In the early 1990s, Oklahoma City was adrift. Struggling with a stagnant economy, a sleepy, dated downtown that closed at 5:00 pm, and little national recognition, civic pride was hard to come by. Old-money Tulsa, 90 miles to the northeast, and the booming, glitzy Dallas, 200 miles south, looked down on Oklahoma City as being nothing more than a cow town and a sprawling truck stop. (The city’s  LGBTQ community had civic pride due to their vibrant 39th Street District, which lured visitors from hundreds of miles around). 

In 1991, the city made an aggressive play for a $1 billion United Airlines maintenance facility that would employ 7,000. The substantial package of incentives pushed it ahead of Denver and Louisville into the final two. However, United ultimately cited the perception of a lower quality of life in Oklahoma City as a factor in their decision to choose Indianapolis. This was demoralizing at best, humiliating at worst. 

But that loss turned out to be the jolt that Oklahoma City needed—a wake-up call that laid the foundation for one of the most remarkable urban renaissances in modern American history.

Bricktown Canal. Photo credit: Kerwin Moore.

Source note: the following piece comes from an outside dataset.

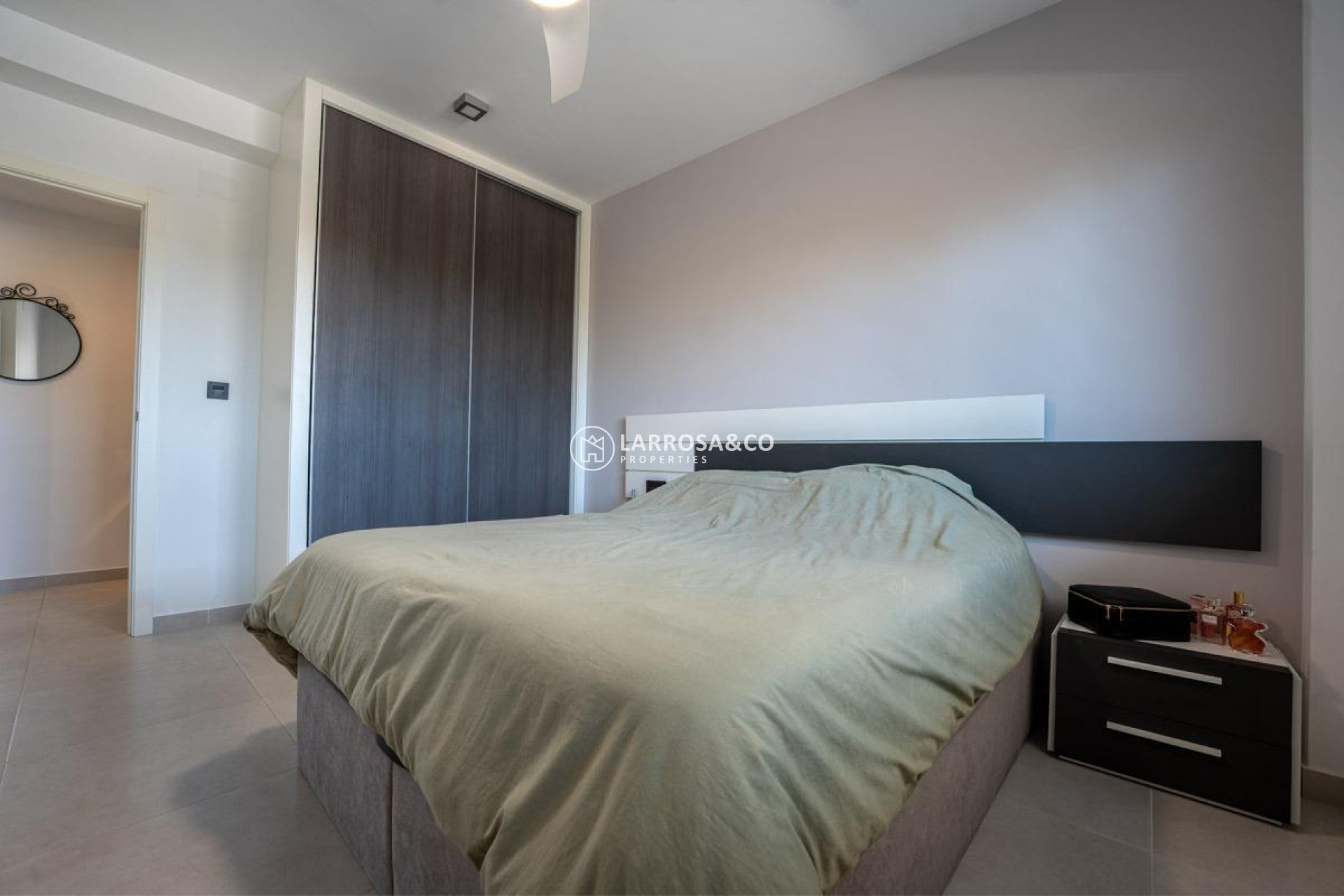 A Vendre - Apartment - Guardamar del Segura - El Raso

Today, Oklahoma City is home to a thriving downtown, a vibrant arts scene, a growing tech and energy economy, and the pride of the NBA’s Oklahoma City Thunder. But back then, the city was frequently overlooked—a sprawling place with no cohesive sense of identity or forward motion. The United Airlines rejection wasn’t just about jobs; it was about being seen. And Oklahoma City had been found lacking.

Rather than wallow in defeat, city leaders asked a hard question: Why didn’t we win? The answers were stark. Oklahoma City lacked the cultural infrastructure, urban amenities, and quality-of-life features that top-tier cities offered. In response, local leaders proposed an ambitious vision—MAPS, or Metropolitan Area Projects. Unveiled in 1993, MAPS was a bold, citizen-funded initiative to revitalize the city through strategic investments in sports, arts, entertainment, and infrastructure. The people of Oklahoma City voted to temporarily raise their sales tax to transform their city. 

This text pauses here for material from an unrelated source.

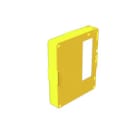 WEIDMULLER - PJ CON INK Y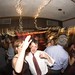 Cindy Switzer Photo 32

This was not merely a beautification effort; it was a complete reimagining of what Oklahoma City could be. The city built a new ballpark, a state-of-the-art arena, a canal through a revived Bricktown entertainment district, and eventually a sparkling new downtown library and civic center. The MAPS program turned skeptics into believers and instilled a civic pride that had long been missing.

April 1993 headlines about the Oklahoma City Bombing.

Then came tragedy. On April 19, 1995, the Oklahoma City bombing killed 168 people and shook the city to its core. But even in the face of unthinkable horror, the people of Oklahoma City responded not with fear, but with unity. The bombing brought neighbors together in a profound way, reinforcing the very civic spirit that MAPS had ignited. From the ashes, Oklahoma City emerged not just resilient, but determined.

This combined civic awakening and emotional solidarity set the stage for something once unimaginable: a professional sports franchise. In 2008, the Seattle SuperSonics relocated to Oklahoma City and became the Thunder. Far from an outlier, the NBA’s arrival was the logical conclusion of decades of work to rebrand and rebuild a city that had once been overlooked.

You might say that the OKC Thunder avenged a loss that happened before the players were even born, and they did so in the heart of a proud, booming city that refused to accept that loss lying down.